[QUOTED PASSAGE]
The most important number in this week’s Alberta budget is $3 billion — the average level of natural resource revenues that poured into Alberta coffers during the 1990s. Let me explain.
In 1981, Alberta relied on non-resource revenues to fund all but $2.6 billion of program spending, even though it took in nearly $4.7 billion in oil and gas revenues. The result was a surplus of $2.1 billion, which went into the Alberta Heritage Savings Trust fund.
Alberta saw these additional revenues not as a reliable stream of income, but as the sale of a capital asset. The government wisely realized that the oil in the ground could be sold only once, and that future generations should benefit from this one-time sale.
That forward looking attitude changed in the following year.
Alberta ramped up its spending by an almost unbelievable 35 per cent, and as a result, the gap between spending and non-resource revenues grew to $4.9 billion. The government moved to a position where the budget could only be balanced if natural resource revenues exceeded this amount — which they didn’t, and as a result the province ran a deficit of nearly $1 billion in 1982.
The bottom line was rescued in 1983 because natural resource revenues jumped to nearly $5 billion, so no corrective action was taken on the spending front. In fact, spending continued to grow faster than non resource revenues for the next few years until Alberta required $6 billion in natural resource revenues just to keep the budget balanced.
We all know the result — oil revenues never did hit $6 billion, and when natural resource revenues fell to $2 billion in 1986, a new spending level had been entrenched and a string of deficits ensued.
Alberta’s over-reliance on natural resource revenues lasted for nine years — in every year from 1982 until 1993, the gap between spending and non-natural resource revenues exceeded $3 billion. The success of the Klein revolution was to squeeze spending so that reliance on natural resource revenues fell below the magical $3 billion.

[RAW DATA]
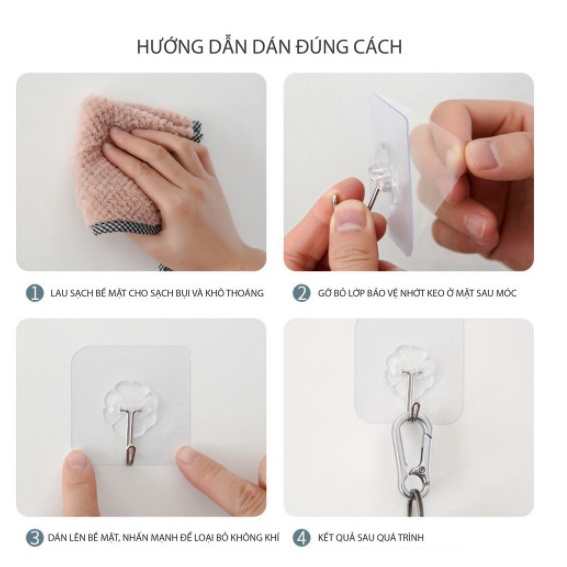 HƯỚNG DẪN DÁN ĐÚNG CÁCH

1 LAU SẠCH BỀ MẶT CHO SẠCH BỤI VÀ KHÔ THOÁNG

2 GỠ BỎ LỚP BẢO VỆ NHỚT KEO Ở MẶT SAU MÓC

3 DÁN LÊN BỀ MẶT, NHẤN MẠNH ĐỂ LOẠI BỎ KHÔNG KHÍ

4 KẾT QUẢ SAU QUÁ TRÌNH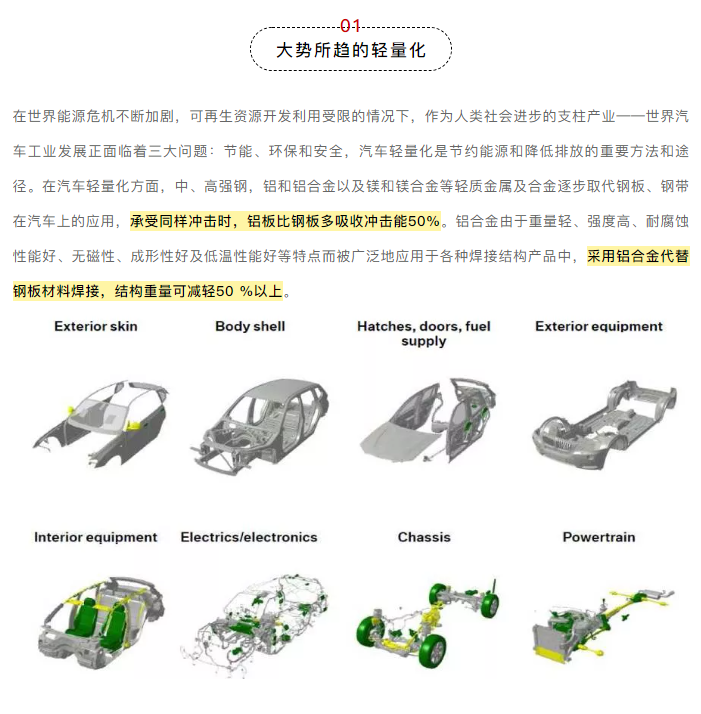 01
大势所趋的轻量化

在世界能源危机不断加剧，可再生资源开发利用受限的情况下，作为人类社会进步的支柱产业——世界汽车工业发展正面临着三大问题：节能、环保和安全，汽车轻量化是节约能源和降低排放的重要方法和途径。在汽车轻量化方面，中、高强钢，铝和铝合金以及镁和镁合金等轻质金属及合金逐步取代钢板、钢带在汽车上的应用，承受同样冲击时，铝板比钢板多吸收冲击能50%。铝合金由于重量轻、强度高、耐腐蚀性能好、无磁性、成形性好及低温性能好等特点而被广泛地应用于各种焊接结构产品中，采用铝合金代替钢板材料焊接，结构重量可减轻50 %以上。

Exterior skin

Body shell

Hatches, doors, fuel supply

Exterior equipment

Interior equipment

Electrics/electronics

Chassis

Powertrain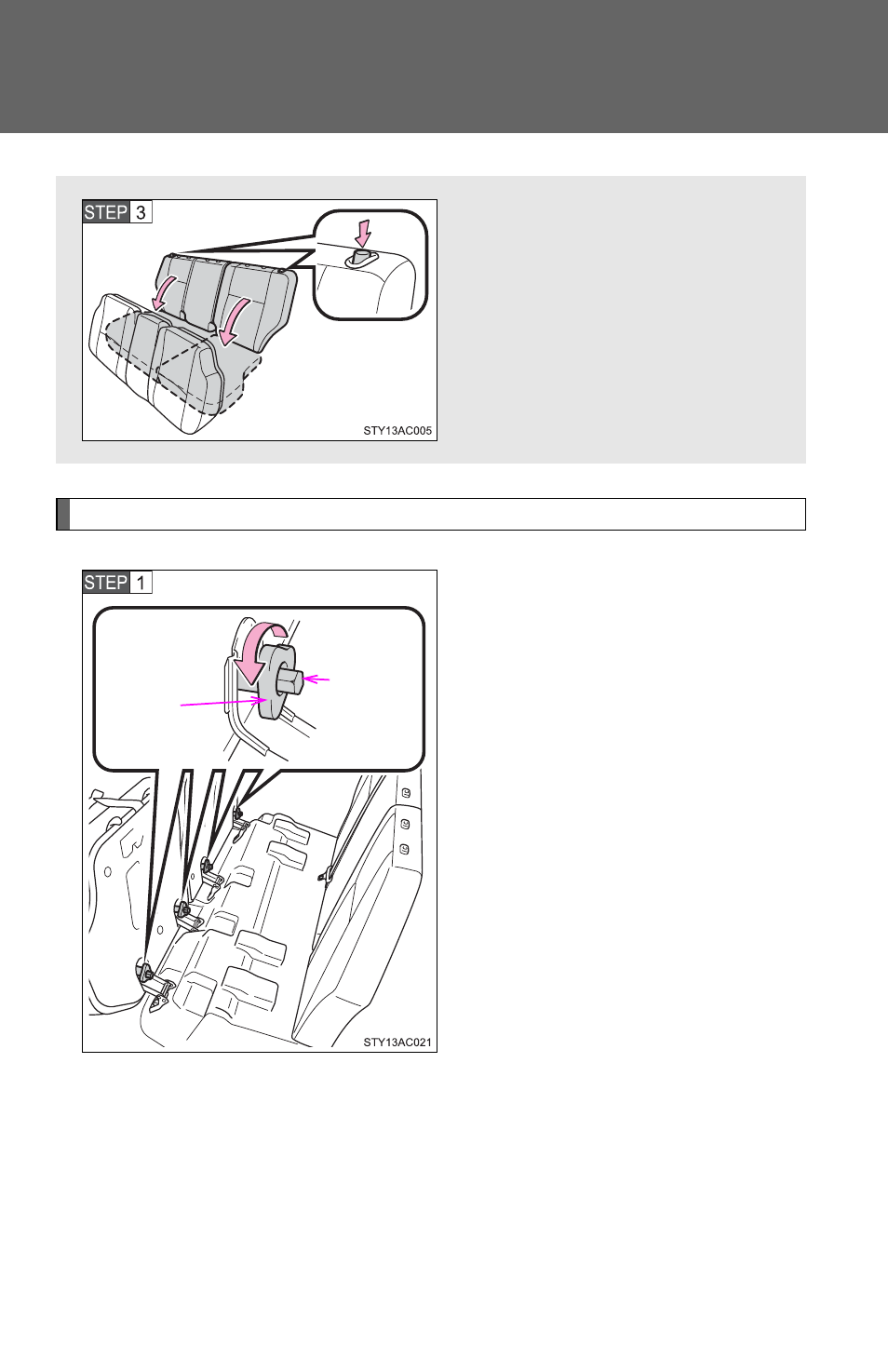 STEP 3

STY13AC005

STEP 1

STY13AC021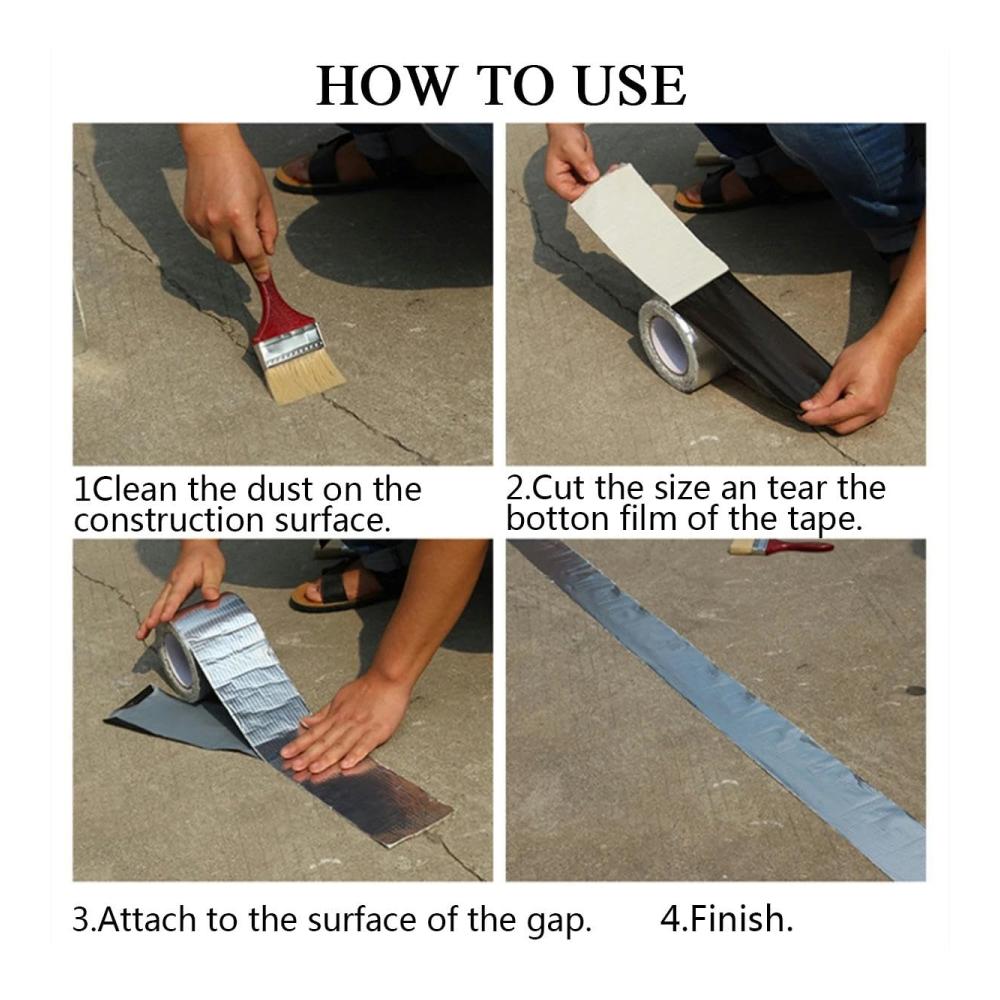 HOW TO USE

1Clean the dust on the construction surface.

2.Cut the size an tear the botton film of the tape.

3.Attach to the surface of the gap.

4.Finish.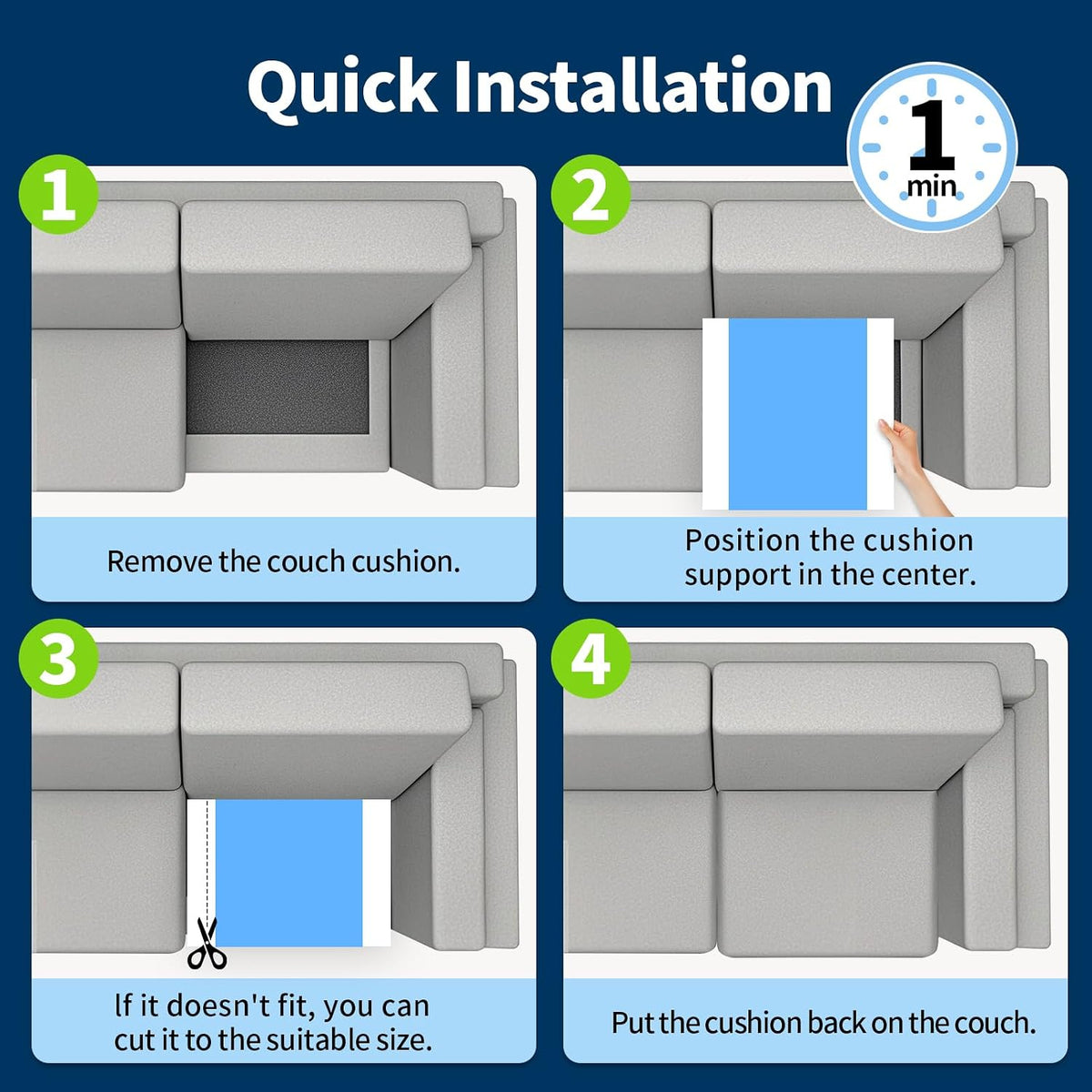 Quick Installation

1 min

1

Remove the couch cushion.

2

Position the cushion support in the center.

3

If it doesn't fit, you can cut it to the suitable size.

4

Put the cushion back on the couch.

[PROBLEM REQUIREMENTS] In the commentary on the Alberta budget, into what fund did the province's 1981 surplus go?

[FINAL ANSWER] The Alberta Heritage Savings Trust fund.